Administered for 29 weeks was linked with a 56.3% reduction in mammary carcinoma lesions greater than 2mm
10 AUG 2012
The natural plant compound phenethyl isothiocyanate (PEITC) hinders the development of mammary tumors in a mouse model with similarities to human breast cancer progression, according to a study published August 2 in the Journal of the National Cancer Institute.
Edible plants are gaining ground as chemopreventative agents. PEITC has shown to be effective as a chemopreventative agent in mice for colon, intestinal, and prostate cancer, by inducing apoptosis.
In order to determine the efficacy of PEITC in mammary tumors in mice, Shivendra V. Singh, Ph.D., of the University of Pittsburgh Cancer Institute and colleagues, placed mice on two diets: a control diet, and a diet supplemented with PEITC for 29 weeks. The researchers performed histopathological assessments, and measured the incidence and size of the mammary tumors, along with cell proliferation, apoptosis, and neoangiogenesis, which were determined in tumor sections.

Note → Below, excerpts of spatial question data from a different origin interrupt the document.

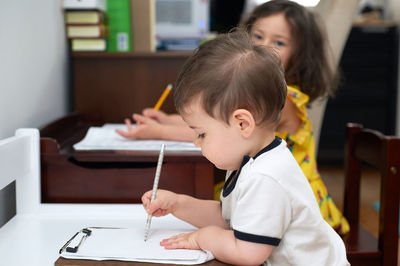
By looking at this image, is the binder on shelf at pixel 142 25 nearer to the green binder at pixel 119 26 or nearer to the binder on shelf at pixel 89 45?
the green binder at pixel 119 26

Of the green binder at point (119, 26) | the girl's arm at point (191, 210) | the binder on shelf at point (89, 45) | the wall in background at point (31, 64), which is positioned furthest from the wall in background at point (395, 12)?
the girl's arm at point (191, 210)

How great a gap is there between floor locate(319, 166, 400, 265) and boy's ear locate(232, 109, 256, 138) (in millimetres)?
1673

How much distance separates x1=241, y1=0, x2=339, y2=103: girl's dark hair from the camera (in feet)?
4.41

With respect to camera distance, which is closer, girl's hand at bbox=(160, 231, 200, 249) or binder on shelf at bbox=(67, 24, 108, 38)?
girl's hand at bbox=(160, 231, 200, 249)

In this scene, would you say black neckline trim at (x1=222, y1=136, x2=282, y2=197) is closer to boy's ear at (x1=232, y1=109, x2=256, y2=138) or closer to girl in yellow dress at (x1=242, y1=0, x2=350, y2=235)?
boy's ear at (x1=232, y1=109, x2=256, y2=138)

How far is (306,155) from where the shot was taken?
127 cm

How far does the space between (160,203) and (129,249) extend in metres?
0.12

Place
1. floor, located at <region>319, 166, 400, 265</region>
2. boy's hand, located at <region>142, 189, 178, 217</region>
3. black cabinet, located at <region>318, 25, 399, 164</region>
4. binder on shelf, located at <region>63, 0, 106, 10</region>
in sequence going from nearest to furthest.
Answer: boy's hand, located at <region>142, 189, 178, 217</region>
binder on shelf, located at <region>63, 0, 106, 10</region>
floor, located at <region>319, 166, 400, 265</region>
black cabinet, located at <region>318, 25, 399, 164</region>

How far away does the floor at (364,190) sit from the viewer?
7.68 feet

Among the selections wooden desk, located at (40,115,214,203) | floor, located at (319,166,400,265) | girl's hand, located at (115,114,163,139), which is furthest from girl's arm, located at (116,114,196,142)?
floor, located at (319,166,400,265)

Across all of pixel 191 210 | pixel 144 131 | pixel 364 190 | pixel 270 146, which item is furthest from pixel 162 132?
pixel 364 190

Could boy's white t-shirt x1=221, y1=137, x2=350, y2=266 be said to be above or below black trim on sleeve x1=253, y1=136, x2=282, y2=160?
below

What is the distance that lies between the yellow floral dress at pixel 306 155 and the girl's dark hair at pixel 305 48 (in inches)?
4.9

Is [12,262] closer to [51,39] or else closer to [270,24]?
[51,39]
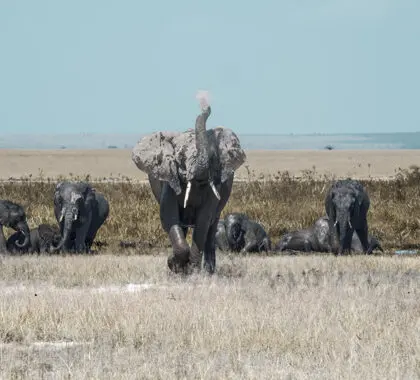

The researchers found that administering PEITC for 29 weeks was linked with a 56.3% reduction in mammary carcinoma lesions greater than 2mm. “Although PEITC administration does not confer complete protection against mammary carcinogenesis, mice placed on the PEITC-supplemented diet, compared with mice placed on the control diet, clearly exhibited suppression of carcinoma progression,” the authors write. PEITC was also well-tolerated. Since chemoprevention trials are both expensive and time-consuming and necessitate years of follow-up, the authors feel that, “The discovery of biomarker(s) associated with exposure and activity is critical for clinical development of promising cancer chemopreventative agents.” This study was able to identify certain biomarkers that may be useful in future clinical investigations.
The authors also point out certain limitations of their study, namely that the results may be different in humans than in mice; also both the relevance of other altered proteins from PEITC and the mechanism by which PEITC causes apoptosis are unclear.